— JOBS —
- A) Name every place (country, region, or town) mentioned in the Akkar passage.
- B) Print the Akkar passage from "Leaving itself is" up to and including "in recent times.".
- C) Summarize the Akkar passage in three sentences.

— PROVIDED TEXT —
================================

The main form of sustenance that those people have is agriculture. As you know, agriculture in Lebanon is as fragile as our security apparatus. Any change in weather that’s out of season is enough to spoil crops and cause immense losses to the farmers. The state couldn’t care less: it doesn’t support the farmers to begin with, let alone provide means to counter such losses. But another entity has been plaguing the life of Akkar’s farmers and the many workers there whose main source of bread was the land which they worked tirelessly. Syrian refugees who are flocking into the country through their region are taking away their jobs at much lower prices and can be made to work in conditions that a Lebanese worker would never accept.

As such, unemployment rates in Akkar – which were already higher than the national average  – have been skyrocketing lately, mirroring the growing trend in the country as a whole. Those people, being massively under-educated compared to their Lebanese counterparts outside their region, have no other options available to them for work. They can’t compete with other Lebanese, and lately Syrians as well, for better paying jobs outside of Akkar. The Lebanese University, for instance, has no functional branch in Akkar. The branch that actually exists is extremely small and located in a high school building in Halba. Many villages lack schools. The schools that do exist are not up to par. Trying to leave Akkar in order to get an education in Tripoli or Beirut is not feasible for many due to it being costly, even if the education part was to be free.

Leaving itself is becoming much harder for the people in Akkar lately. With the war raging in Syria next door, the people there spent many sleepless nights listening in to the fights taking place next door. When Tripoli decides to have its share of fun, they would listen in as well. Either way, they were stuck in their towns and homes, unable to move to get their necessities, feeling unsafe all the time especially as the security situation in the district itself was also deteriorating in recent times.

It is said that we elect MPs in order for them to represent our woes and make our life easier, innocent as that sounds given Lebanon’s political context. This requirement becomes an absolute necessity in regions that are as needy as Akkar. The region’s MPs, however, who are now on their 5th year of term after they renewed for themselves, have done next to nothing to help their region. Khaled el Daher was obviously busier in calling for revolts against the army, while issuing defamatory statements against anyone who doesn’t support his rebels. Hady Hobeich was busier in his hometown’s municipal elections. The MPs win because their respective political party works on keeping people needy for years then feeds them just before they go cast their ballot. The status quo is perpetuated. The local “zou’amas” are kept. You can’t blame the people for not breaking the hand that feeds them. They remain poor. It’s similar to what takes place in Tripoli at every election cycle.

On my first visit to Akkar, during which I was admittedly just passing by, I was pleasantly surprised by the wide agricultural plains, the beautiful scenery and the immensely long laundry lines that stretched from one dismal-looking concrete house to the next as people I would have never thought shared my country roamed the fields in which they lived. While our officials try to break traveling records, the people they are supposed to serve are dying on boats in foreign waters while seeking a better life, one that my country cannot and will not provide for them because it’s not on our government’s agenda. The discussion currently taking place is about the tragedy that those people’s death is, and tragic it is. But the real tragedy is with all the reasons that have forced those people to leave and those reasons will never be discussed. I would personally take the first boat out of there if I had been in their shoes. Would you?

================================

— STORED ROWS —
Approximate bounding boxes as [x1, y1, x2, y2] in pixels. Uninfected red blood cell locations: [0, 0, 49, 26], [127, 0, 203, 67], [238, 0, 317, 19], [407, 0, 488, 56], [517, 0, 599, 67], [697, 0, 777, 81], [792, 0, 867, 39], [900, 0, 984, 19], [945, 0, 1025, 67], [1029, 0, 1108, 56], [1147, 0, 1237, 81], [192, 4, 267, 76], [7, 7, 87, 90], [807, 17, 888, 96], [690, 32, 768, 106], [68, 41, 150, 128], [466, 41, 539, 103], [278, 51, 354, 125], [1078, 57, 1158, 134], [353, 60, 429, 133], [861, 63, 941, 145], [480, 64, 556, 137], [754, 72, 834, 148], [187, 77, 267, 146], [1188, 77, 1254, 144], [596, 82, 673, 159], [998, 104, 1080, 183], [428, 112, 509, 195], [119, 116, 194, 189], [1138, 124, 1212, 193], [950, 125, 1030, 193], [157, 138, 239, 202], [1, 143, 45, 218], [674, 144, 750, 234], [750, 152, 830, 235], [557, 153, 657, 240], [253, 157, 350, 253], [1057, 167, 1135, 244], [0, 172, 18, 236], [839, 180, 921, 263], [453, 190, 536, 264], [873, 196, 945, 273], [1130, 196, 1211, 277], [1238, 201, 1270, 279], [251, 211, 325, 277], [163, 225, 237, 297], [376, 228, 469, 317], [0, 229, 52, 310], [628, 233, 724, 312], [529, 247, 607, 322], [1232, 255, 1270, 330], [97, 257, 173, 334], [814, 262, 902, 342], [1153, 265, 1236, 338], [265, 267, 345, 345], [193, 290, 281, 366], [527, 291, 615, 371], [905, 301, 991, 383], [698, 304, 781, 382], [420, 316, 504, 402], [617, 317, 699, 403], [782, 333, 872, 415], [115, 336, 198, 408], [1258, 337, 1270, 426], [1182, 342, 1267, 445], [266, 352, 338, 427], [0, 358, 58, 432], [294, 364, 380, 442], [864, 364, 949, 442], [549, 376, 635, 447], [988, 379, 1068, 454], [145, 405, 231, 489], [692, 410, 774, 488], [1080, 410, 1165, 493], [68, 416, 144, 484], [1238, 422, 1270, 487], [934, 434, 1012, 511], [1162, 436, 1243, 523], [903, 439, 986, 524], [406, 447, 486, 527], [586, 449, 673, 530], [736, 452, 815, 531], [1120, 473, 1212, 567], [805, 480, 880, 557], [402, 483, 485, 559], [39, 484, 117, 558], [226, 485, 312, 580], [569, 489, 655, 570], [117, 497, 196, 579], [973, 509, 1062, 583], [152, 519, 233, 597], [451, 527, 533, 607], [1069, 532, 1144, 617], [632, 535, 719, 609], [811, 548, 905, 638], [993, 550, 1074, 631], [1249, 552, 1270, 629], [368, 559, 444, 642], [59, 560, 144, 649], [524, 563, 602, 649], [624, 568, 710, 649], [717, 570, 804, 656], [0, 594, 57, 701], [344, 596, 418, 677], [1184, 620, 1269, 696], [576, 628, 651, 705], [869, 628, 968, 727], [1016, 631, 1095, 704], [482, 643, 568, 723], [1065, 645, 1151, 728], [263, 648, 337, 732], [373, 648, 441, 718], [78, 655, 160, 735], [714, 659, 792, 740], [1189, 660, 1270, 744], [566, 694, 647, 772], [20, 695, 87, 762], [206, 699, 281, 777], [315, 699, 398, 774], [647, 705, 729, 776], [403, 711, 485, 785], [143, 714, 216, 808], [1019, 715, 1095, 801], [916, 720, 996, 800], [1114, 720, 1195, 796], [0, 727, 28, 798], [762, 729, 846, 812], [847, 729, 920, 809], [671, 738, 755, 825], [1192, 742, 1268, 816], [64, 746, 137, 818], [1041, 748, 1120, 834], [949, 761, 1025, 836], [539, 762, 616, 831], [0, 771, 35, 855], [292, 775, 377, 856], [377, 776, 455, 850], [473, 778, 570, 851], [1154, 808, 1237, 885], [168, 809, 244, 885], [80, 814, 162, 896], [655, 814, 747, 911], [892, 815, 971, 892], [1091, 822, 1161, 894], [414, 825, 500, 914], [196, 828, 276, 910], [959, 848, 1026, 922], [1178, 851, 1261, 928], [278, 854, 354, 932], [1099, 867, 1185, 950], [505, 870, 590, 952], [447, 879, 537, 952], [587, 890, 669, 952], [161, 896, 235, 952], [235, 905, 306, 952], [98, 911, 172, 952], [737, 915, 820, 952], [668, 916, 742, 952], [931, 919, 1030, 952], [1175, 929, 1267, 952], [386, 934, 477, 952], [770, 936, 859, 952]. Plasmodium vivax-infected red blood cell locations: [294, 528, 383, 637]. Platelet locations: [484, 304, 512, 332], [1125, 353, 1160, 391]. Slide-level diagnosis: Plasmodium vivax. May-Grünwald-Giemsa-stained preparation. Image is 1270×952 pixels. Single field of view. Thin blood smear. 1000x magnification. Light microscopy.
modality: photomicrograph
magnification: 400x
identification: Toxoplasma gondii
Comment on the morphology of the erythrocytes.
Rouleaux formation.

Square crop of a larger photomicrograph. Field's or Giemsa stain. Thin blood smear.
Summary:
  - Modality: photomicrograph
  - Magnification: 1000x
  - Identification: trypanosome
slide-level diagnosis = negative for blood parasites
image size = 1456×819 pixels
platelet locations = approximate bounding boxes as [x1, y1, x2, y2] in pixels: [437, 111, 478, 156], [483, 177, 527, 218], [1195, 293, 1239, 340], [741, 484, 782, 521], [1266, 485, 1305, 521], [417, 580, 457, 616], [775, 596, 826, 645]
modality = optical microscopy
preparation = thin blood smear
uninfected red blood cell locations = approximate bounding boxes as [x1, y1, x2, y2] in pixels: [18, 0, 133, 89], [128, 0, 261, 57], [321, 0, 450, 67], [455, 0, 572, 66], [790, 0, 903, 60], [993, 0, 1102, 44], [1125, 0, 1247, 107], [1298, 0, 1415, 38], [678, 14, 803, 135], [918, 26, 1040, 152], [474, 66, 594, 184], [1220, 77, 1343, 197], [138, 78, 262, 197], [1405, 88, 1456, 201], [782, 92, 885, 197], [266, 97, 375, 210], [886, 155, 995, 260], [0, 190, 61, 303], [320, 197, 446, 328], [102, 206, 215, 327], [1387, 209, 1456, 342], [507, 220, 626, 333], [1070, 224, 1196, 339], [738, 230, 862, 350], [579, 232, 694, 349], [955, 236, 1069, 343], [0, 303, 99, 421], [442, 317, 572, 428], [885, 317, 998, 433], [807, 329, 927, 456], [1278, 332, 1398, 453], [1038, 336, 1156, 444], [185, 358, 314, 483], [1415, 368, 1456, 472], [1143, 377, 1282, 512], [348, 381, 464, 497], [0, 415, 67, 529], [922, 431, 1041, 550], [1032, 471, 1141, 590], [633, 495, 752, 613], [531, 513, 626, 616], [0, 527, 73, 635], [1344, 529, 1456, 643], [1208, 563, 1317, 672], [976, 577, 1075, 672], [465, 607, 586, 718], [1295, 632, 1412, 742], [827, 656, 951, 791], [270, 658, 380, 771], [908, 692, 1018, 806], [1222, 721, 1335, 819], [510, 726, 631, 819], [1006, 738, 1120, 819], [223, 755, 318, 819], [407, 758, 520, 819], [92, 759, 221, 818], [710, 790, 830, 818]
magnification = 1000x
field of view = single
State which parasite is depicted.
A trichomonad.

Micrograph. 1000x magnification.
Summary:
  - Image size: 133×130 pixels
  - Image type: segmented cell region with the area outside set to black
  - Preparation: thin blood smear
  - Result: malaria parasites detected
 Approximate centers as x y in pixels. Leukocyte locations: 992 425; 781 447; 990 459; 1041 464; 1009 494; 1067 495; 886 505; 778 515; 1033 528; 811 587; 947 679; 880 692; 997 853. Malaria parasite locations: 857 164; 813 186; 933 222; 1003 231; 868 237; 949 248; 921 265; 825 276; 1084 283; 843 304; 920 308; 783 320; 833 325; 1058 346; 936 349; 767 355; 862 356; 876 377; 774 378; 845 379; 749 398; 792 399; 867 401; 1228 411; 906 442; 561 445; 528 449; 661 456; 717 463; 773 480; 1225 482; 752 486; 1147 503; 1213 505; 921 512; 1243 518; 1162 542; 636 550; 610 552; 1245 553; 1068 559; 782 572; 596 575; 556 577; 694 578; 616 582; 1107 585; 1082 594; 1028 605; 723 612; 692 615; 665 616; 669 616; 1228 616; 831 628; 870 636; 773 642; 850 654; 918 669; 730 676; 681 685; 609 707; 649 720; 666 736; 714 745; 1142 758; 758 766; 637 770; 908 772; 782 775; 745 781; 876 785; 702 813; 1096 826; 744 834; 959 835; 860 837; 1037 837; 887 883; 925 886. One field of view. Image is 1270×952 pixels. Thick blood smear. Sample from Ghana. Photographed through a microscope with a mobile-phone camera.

================================

— EXPECTED ANSWERS —
- A) Lebanon, Akkar, Syria, Halba, Tripoli, Beirut

- B)
Leaving itself is becoming much harder for the people in Akkar lately. With the war raging in Syria next door, the people there spent many sleepless nights listening in to the fights taking place next door. When Tripoli decides to have its share of fun, they would listen in as well. Either way, they were stuck in their towns and homes, unable to move to get their necessities, feeling unsafe all the time especially as the security situation in the district itself was also deteriorating in recent times.

- C) Akkar's farmers and workers depend on fragile agriculture that the state does not support, and they are losing jobs to Syrian refugees who work for lower pay, so unemployment there has been skyrocketing. Poor education leaves them few other options: there is no functional Lebanese University branch, many villages lack schools, and studying in Tripoli or Beirut is too costly for many. Meanwhile, the war in Syria and worsening security make leaving harder, the region's MPs have done next to nothing to help, and the writer argues that the real tragedy is the reasons driving people to die on boats while seeking a better life.